(Saved data entries)
==========
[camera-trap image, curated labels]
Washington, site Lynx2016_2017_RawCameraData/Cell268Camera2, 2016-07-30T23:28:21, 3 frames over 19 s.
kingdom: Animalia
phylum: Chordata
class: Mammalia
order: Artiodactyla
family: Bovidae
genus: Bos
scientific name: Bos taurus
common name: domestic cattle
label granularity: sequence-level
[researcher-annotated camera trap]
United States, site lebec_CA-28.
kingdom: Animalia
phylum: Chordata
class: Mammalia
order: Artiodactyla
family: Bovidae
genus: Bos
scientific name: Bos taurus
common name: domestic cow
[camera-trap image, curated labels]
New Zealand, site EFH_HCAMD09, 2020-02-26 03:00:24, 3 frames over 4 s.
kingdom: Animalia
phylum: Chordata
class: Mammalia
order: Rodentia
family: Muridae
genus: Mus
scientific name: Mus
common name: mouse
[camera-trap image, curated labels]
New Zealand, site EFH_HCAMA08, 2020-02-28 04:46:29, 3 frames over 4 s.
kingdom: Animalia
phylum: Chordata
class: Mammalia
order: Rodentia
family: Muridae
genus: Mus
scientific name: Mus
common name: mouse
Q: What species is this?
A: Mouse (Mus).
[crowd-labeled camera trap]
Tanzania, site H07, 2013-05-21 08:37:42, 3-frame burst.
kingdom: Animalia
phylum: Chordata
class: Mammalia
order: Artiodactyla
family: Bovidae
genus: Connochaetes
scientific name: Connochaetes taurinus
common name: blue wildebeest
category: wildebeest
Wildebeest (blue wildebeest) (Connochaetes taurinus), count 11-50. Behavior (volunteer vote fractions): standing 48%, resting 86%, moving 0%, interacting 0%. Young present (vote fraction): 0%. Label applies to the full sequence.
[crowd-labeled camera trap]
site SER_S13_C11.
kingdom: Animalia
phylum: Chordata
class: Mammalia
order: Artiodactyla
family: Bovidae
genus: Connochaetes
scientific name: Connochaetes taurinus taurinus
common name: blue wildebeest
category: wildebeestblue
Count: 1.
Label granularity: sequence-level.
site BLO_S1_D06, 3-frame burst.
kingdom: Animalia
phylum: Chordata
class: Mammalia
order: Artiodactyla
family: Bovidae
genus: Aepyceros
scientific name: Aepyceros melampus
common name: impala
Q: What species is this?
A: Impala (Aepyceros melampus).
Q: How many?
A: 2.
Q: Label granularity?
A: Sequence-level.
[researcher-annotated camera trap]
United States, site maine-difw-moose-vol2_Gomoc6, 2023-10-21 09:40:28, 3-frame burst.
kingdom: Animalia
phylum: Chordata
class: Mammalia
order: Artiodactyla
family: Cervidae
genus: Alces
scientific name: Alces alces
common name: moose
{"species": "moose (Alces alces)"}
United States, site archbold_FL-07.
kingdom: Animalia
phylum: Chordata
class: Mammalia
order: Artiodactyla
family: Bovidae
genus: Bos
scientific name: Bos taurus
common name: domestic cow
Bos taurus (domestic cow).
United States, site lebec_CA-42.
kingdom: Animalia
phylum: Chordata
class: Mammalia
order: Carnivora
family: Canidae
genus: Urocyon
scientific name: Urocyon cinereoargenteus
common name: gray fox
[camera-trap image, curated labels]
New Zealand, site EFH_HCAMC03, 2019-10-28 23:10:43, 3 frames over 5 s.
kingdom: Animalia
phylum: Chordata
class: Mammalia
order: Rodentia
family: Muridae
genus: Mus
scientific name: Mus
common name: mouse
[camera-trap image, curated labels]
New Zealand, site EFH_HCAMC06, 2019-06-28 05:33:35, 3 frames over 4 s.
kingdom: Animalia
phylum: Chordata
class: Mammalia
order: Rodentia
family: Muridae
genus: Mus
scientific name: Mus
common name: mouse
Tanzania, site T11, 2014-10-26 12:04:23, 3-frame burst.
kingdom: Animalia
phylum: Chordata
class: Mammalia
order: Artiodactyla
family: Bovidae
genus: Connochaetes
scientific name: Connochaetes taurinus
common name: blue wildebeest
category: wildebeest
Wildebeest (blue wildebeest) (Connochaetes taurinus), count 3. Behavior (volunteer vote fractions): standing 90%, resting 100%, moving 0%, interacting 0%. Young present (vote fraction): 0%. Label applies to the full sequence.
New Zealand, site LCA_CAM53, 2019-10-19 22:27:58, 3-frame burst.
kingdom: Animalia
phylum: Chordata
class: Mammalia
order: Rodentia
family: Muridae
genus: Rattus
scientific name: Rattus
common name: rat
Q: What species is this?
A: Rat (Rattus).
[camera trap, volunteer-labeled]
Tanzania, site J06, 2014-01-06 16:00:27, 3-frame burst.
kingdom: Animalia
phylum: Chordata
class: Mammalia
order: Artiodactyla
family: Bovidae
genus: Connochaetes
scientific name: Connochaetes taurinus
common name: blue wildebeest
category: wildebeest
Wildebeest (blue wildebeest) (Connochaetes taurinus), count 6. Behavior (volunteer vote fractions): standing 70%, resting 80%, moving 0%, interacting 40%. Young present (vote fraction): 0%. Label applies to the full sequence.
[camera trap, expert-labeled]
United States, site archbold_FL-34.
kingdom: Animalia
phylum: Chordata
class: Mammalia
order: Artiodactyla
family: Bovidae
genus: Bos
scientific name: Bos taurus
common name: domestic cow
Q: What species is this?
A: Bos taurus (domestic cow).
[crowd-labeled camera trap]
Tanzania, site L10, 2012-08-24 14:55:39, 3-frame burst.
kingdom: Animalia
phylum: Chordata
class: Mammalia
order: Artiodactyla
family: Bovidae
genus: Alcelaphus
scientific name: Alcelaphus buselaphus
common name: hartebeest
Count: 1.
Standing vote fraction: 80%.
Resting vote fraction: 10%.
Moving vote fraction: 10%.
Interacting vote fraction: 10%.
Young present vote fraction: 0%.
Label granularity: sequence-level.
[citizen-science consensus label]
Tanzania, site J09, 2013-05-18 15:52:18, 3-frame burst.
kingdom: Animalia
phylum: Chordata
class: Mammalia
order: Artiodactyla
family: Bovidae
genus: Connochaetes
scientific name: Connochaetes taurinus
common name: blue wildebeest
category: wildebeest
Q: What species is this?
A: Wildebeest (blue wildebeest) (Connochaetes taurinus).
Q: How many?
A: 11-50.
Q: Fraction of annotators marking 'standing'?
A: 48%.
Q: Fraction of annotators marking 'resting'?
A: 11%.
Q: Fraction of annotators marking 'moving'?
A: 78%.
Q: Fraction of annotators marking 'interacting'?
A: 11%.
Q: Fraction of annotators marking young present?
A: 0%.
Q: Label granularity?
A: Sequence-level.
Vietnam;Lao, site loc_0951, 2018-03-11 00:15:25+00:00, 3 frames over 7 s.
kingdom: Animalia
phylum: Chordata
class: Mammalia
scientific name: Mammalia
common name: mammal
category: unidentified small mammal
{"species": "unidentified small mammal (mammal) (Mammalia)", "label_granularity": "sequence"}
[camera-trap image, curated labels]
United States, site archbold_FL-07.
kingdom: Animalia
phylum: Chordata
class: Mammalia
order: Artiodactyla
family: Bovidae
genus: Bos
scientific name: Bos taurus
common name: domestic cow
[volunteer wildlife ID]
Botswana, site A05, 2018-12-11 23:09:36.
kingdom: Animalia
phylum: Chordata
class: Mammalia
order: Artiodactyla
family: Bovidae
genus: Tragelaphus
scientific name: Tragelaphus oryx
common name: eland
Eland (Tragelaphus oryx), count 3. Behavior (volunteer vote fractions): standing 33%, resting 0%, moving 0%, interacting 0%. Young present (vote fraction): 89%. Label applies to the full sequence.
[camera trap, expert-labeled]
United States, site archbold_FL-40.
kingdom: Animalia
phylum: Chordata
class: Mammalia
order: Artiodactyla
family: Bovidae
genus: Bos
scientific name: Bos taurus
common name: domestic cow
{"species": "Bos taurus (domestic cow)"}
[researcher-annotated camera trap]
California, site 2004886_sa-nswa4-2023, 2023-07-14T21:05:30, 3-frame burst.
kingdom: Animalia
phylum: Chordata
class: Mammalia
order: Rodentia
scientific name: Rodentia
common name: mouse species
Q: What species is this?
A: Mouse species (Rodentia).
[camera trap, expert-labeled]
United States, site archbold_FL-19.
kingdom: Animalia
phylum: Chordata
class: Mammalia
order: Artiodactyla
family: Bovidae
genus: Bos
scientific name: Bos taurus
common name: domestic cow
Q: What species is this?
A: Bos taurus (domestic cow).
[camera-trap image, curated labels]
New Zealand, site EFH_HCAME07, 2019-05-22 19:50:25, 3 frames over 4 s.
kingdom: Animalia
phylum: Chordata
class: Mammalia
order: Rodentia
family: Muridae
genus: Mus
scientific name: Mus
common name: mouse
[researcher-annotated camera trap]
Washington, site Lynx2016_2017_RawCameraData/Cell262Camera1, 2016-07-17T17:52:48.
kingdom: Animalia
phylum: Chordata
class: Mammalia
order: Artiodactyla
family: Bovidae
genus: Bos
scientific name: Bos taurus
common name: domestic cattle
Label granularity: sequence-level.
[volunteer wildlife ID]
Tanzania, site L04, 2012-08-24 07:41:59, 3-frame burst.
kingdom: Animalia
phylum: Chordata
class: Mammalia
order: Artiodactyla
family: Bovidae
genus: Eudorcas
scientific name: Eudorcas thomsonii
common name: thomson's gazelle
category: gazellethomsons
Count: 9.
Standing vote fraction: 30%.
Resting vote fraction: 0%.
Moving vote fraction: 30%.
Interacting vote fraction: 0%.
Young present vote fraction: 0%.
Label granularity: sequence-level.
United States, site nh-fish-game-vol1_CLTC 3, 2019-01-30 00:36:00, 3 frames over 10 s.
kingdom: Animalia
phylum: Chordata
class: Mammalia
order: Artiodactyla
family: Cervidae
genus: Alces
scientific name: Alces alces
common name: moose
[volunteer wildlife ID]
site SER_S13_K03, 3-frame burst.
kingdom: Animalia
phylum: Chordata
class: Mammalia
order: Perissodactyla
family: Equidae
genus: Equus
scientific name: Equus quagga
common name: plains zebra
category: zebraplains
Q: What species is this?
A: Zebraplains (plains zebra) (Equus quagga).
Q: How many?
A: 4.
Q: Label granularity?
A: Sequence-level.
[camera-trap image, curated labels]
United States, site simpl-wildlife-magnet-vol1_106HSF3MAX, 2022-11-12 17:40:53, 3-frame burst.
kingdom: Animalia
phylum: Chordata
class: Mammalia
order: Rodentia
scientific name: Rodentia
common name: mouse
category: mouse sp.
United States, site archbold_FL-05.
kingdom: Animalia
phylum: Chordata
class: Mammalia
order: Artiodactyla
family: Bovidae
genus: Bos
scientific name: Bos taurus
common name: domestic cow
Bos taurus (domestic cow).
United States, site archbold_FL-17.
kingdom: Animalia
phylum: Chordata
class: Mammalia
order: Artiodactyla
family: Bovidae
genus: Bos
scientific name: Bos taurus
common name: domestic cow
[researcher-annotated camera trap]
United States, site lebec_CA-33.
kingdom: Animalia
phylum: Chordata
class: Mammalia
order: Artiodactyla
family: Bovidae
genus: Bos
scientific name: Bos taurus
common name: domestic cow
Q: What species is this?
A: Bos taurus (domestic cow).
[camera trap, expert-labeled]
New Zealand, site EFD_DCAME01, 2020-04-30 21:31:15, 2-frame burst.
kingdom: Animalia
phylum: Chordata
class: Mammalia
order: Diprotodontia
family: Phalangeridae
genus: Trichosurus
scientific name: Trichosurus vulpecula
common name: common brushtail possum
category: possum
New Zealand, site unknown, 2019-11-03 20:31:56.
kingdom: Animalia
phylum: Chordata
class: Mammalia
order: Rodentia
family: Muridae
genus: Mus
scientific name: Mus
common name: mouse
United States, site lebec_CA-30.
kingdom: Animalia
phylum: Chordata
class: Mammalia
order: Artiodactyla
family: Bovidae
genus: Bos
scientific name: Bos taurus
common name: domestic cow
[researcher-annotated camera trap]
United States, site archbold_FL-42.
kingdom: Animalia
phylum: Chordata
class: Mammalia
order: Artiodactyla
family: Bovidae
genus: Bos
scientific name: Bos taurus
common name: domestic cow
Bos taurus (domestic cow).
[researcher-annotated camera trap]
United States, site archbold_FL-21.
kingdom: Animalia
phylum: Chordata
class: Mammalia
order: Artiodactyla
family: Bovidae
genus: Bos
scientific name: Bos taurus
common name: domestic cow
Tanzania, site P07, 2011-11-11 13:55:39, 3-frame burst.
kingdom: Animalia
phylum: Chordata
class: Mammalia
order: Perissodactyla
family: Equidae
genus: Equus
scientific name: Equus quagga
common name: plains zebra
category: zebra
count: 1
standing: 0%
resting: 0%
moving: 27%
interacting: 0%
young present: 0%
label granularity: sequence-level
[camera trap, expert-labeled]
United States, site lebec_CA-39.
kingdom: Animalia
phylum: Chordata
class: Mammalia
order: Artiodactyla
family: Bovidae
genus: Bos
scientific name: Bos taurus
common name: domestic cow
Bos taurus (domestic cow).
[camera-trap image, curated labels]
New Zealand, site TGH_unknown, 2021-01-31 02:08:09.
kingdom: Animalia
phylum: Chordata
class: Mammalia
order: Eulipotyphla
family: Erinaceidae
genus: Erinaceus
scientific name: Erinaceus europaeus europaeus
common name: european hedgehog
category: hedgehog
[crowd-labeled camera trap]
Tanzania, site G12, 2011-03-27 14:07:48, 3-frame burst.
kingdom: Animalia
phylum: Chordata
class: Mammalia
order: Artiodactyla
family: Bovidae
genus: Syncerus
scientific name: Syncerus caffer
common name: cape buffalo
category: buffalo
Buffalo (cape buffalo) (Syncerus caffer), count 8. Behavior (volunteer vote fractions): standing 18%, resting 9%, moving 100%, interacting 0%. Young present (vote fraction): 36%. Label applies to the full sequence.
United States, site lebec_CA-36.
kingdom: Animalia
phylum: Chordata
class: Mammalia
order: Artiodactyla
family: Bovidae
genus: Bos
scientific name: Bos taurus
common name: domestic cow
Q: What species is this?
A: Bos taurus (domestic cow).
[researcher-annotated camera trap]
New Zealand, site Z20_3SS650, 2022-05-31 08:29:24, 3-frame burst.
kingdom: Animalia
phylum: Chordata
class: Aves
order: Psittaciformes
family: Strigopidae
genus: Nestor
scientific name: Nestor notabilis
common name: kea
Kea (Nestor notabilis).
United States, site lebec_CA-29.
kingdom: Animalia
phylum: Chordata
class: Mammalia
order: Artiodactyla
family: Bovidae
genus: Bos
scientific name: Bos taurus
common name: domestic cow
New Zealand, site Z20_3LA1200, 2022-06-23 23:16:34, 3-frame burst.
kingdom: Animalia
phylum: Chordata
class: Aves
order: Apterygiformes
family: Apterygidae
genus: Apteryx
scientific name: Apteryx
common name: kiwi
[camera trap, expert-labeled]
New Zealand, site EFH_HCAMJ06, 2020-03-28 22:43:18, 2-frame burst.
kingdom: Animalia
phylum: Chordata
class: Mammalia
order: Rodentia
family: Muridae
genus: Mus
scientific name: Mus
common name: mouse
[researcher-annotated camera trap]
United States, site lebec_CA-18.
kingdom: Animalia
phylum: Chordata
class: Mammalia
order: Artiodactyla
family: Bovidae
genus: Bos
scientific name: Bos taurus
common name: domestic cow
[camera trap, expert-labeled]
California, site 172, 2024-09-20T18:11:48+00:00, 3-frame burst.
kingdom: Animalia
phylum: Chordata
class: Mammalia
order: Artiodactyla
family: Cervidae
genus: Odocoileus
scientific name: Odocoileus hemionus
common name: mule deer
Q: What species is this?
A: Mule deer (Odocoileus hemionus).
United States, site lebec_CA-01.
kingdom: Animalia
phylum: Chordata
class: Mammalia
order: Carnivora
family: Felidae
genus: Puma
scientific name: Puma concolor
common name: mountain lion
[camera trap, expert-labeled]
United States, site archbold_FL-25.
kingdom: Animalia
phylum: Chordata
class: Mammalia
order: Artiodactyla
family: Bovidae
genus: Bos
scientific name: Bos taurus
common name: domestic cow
==========
• [What is required]
Go through the entries above and copy each line holding the string "Zealand".

• [Exercise response]
New Zealand, site EFH_HCAMD09, 2020-02-26 03:00:24, 3 frames over 4 s.
New Zealand, site EFH_HCAMA08, 2020-02-28 04:46:29, 3 frames over 4 s.
New Zealand, site EFH_HCAMC03, 2019-10-28 23:10:43, 3 frames over 5 s.
New Zealand, site EFH_HCAMC06, 2019-06-28 05:33:35, 3 frames over 4 s.
New Zealand, site LCA_CAM53, 2019-10-19 22:27:58, 3-frame burst.
New Zealand, site EFH_HCAME07, 2019-05-22 19:50:25, 3 frames over 4 s.
New Zealand, site EFD_DCAME01, 2020-04-30 21:31:15, 2-frame burst.
New Zealand, site unknown, 2019-11-03 20:31:56.
New Zealand, site TGH_unknown, 2021-01-31 02:08:09.
New Zealand, site Z20_3SS650, 2022-05-31 08:29:24, 3-frame burst.
New Zealand, site Z20_3LA1200, 2022-06-23 23:16:34, 3-frame burst.
New Zealand, site EFH_HCAMJ06, 2020-03-28 22:43:18, 2-frame burst.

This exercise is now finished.